AR is parts of the real world being overlapped so that you are able to use parts of both unlike MR which is mixed reality rather than an overlap.

MR uses the technology of the digital world to enable it to coincide with the real world.

In Broader terms:

Virtual Reality

VR is the most widely known of these technologies. It is fully immersive, which tricks your senses into thinking you’re in a different environment or world apart from the real world. Using a head-mounted display (HMD) or headset, you’ll experience a computer-generated world of imagery and sounds in which you can manipulate objects and move around using haptic controllers while tethered to a console or PC.

Augmented Reality

AR overlays digital information on real-world elements. Pokémon GO* is among the best-known examples. Augmented reality keeps the real world central but enhances it with other digital details, layering new strata of perception, and supplementing your reality or environment.

Mixed Reality

MR brings together real world and digital elements. In mixed reality, you interact with and manipulate both physical and virtual items and environments, using next-generation sensing and imaging technologies. Mixed Reality allows you to see and immerse yourself in the world around you even as you interact with a virtual environment using your own hands—all without ever removing your headset. It provides the ability to have one foot (or hand) in the real world, and the other in an imaginary place, breaking down basic concepts between real and imaginary, offering an experience that can change the way you game and work today.
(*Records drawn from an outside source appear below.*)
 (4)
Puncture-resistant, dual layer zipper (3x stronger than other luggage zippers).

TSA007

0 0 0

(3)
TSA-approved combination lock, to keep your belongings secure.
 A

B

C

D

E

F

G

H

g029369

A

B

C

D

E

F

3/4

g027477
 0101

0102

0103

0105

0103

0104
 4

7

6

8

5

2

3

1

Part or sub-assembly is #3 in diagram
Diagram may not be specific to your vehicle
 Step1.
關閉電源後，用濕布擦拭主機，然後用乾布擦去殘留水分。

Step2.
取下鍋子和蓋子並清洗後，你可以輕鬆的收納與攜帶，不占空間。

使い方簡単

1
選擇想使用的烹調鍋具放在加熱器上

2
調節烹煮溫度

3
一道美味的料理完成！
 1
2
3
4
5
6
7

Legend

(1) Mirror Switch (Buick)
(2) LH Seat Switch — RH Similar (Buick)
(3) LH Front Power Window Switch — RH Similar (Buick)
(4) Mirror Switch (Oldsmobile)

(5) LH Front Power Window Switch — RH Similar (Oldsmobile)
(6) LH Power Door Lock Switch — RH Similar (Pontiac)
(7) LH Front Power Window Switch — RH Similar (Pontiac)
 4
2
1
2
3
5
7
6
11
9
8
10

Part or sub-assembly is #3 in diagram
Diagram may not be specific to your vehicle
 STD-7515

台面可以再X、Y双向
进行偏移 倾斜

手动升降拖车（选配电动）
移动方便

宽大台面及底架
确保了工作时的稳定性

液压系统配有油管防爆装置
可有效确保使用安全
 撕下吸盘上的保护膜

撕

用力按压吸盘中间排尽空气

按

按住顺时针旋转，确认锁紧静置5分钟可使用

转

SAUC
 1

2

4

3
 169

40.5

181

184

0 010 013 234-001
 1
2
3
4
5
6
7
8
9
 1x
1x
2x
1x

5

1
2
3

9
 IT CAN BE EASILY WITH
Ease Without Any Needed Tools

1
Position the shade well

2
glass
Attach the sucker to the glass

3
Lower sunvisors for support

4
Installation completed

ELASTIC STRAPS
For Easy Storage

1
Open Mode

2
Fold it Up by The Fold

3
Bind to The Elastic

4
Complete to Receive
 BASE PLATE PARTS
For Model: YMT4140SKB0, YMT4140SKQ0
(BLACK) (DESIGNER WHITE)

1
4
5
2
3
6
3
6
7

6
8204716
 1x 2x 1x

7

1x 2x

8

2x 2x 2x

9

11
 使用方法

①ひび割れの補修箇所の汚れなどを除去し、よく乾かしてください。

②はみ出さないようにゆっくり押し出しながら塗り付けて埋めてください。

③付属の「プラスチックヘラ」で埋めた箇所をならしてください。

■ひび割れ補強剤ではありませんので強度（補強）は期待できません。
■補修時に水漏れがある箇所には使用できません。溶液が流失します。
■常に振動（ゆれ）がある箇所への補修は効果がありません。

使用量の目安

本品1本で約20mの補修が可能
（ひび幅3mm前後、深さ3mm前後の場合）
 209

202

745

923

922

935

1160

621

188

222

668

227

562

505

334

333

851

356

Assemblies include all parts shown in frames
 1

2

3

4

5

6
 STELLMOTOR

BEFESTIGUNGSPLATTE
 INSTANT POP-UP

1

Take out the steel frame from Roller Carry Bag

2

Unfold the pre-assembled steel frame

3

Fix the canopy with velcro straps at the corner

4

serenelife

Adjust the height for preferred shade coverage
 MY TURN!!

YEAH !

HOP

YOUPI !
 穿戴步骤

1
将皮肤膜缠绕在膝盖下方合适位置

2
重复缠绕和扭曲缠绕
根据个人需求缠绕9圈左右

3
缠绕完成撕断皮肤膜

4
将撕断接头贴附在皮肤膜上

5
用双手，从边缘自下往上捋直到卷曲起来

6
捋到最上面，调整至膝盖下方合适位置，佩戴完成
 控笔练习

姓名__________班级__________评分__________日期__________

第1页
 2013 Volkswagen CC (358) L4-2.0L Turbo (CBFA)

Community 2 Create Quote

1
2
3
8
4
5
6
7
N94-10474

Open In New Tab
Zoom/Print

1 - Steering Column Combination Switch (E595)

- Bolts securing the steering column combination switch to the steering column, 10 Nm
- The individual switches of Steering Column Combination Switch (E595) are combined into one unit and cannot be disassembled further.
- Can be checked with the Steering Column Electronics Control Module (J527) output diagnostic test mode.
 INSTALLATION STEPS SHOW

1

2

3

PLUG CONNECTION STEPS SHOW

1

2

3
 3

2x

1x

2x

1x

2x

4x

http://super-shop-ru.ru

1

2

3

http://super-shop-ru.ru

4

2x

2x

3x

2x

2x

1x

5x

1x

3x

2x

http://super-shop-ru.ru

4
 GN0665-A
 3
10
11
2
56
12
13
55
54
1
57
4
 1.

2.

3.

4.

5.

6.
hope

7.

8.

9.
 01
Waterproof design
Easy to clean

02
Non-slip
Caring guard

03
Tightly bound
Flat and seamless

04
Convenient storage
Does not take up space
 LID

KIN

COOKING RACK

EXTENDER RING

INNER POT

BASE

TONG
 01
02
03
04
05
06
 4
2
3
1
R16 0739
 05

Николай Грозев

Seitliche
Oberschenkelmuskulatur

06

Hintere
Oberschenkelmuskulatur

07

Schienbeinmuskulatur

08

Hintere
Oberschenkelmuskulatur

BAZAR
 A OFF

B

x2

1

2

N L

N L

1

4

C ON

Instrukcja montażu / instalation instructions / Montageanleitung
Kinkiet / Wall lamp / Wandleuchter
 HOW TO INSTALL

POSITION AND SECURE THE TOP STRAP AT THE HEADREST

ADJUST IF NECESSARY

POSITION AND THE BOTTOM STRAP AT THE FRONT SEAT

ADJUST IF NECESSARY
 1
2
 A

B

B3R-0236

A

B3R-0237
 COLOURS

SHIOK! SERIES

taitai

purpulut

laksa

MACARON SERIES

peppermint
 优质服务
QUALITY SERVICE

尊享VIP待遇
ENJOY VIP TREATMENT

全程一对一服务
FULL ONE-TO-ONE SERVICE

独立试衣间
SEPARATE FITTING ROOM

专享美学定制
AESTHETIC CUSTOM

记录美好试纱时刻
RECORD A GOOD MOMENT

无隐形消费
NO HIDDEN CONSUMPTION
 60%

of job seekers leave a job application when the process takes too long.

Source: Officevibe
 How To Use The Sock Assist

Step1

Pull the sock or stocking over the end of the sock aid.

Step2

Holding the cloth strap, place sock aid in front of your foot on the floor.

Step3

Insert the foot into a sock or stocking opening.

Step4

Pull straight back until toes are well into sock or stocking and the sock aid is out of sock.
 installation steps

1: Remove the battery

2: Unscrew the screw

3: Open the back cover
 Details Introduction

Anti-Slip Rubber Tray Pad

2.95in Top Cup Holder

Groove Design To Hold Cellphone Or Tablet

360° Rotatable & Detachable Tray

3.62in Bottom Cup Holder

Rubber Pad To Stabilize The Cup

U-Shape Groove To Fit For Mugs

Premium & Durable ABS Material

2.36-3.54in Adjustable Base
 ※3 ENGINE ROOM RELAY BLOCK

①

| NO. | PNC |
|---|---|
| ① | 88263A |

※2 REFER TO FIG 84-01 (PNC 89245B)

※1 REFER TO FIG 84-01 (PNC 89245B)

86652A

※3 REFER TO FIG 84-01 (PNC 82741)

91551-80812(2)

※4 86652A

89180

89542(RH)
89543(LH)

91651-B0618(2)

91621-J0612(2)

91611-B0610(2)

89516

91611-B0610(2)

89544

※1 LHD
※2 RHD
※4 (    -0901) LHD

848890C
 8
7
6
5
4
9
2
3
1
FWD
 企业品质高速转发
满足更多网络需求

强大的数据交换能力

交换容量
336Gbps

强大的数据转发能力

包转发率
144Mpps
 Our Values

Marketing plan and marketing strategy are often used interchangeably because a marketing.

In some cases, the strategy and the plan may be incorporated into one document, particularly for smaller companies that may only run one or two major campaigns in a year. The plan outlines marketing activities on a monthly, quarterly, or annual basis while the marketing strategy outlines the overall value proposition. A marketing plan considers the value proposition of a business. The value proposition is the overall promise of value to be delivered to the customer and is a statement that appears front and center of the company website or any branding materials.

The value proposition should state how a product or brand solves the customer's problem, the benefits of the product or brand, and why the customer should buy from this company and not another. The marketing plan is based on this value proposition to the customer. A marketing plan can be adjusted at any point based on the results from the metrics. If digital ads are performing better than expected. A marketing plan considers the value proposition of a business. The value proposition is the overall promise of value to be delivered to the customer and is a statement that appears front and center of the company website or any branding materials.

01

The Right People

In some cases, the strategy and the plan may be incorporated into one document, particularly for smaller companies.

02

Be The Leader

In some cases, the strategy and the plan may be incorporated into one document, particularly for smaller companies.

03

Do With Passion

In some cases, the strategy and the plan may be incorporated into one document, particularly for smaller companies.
In a more Simplified version:

Virtual Reality

A totally immersive experience replacing the “real” world with an alternate one. Interaction with, and movement through, the alternate world via six degrees of freedom is almost always required.

Augmented Reality

Overlaying imagery on an existing space, to be seen through an enabled devices, such as a smartphone or glasses. Interaction is optional, but not required.

Mixed Reality

Placing new imagery within a real space in such a way that the new imagery is able to interact, to an extent, with what is real in the physical world we know.

In conclusion

  • Virtual reality replaces your world with a virtual one.
  • Augmented reality supplements your world with digital objects of any sort.
  • Mixed reality seamlessly integrates digital objects into your world making it look as if they are really there.